→ Instrucciones de la tarea:
Según el texto de estudio, ¿qué debe repudiar la clase intelectual mexicana al hacer la autocrítica de su pasado?

── Texto de estudio

Por supuesto, el régimen no lo hará solo. Y no lo hará porque ninguno en la historia lo ha hecho así. Para reformularse, las clases gobernantes cambian obligadas por la violencia o por las circunstancias. Yo soy de los que creen en los cambios graduales y pacíficos. Por eso hablo: creo en la palabra. Las modificaciones graduales y pacíficas no se consiguen sin la clase intelectual. No porque ésta sea dueña del poder de cambiar algo sino porque ejerce una capacidad de persuasión que no tienen otras clases. De allí que sea fundamental un cambio en la conciencia. Si observamos la actitud de muchos grupos radicales en México, no ha sido sino hasta ahora que aceptan la necesidad de la democracia. La clase intelectual mexicana debe efectuar una autocrítica de su pasado y de sus actitudes más recientes: repudio de sus idolatrías ideológicas, aprendizaje de la tolerancia. Asimismo, es indispensable un examen de nuestra idea de modernización, una crítica orgánica e inspirada en lo popular.

────
── Información proporcionada

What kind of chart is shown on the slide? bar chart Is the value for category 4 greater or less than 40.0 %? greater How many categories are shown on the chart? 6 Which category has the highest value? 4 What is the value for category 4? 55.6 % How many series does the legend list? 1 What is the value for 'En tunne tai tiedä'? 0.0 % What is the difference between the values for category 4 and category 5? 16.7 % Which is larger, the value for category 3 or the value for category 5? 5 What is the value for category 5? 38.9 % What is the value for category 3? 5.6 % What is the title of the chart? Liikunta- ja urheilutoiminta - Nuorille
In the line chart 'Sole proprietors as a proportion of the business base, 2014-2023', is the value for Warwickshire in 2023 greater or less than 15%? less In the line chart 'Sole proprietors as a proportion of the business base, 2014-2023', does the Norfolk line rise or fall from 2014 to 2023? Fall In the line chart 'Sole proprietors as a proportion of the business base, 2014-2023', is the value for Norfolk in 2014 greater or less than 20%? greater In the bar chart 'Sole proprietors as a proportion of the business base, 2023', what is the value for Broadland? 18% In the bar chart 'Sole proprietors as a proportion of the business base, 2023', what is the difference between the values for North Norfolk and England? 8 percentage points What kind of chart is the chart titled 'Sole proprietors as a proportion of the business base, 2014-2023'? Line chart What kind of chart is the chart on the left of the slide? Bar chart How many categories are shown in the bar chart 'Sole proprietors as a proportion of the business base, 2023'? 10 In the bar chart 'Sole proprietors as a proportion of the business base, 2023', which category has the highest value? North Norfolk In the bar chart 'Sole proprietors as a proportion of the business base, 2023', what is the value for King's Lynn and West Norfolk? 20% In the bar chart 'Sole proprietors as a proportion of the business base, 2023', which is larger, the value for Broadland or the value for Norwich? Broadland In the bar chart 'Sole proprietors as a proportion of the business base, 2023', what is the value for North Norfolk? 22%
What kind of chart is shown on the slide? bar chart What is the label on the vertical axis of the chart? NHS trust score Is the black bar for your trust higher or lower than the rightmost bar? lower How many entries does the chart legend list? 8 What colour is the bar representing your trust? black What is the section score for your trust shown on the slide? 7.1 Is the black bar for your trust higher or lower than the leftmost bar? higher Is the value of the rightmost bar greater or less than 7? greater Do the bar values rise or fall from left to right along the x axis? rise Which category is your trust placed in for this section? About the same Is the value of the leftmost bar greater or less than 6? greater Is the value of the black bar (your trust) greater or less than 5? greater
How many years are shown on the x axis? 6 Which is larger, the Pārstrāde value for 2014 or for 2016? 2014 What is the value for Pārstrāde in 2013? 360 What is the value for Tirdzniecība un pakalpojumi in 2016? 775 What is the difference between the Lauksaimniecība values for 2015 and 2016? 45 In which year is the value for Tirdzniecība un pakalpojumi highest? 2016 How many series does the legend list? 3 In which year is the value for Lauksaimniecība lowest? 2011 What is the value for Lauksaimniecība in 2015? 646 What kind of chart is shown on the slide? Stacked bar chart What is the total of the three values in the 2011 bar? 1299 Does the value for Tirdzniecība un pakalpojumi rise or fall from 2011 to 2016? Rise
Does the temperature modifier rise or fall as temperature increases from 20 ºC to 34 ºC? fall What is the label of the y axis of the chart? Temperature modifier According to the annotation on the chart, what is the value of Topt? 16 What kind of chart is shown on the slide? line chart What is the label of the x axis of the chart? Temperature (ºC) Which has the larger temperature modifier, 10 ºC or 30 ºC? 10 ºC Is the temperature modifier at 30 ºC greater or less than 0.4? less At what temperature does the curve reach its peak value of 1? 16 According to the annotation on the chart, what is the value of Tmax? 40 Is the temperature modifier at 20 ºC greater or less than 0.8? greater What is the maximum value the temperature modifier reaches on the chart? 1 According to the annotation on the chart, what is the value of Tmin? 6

────

→ Ejercicio resuelto:
Sus idolatrías ideológicas.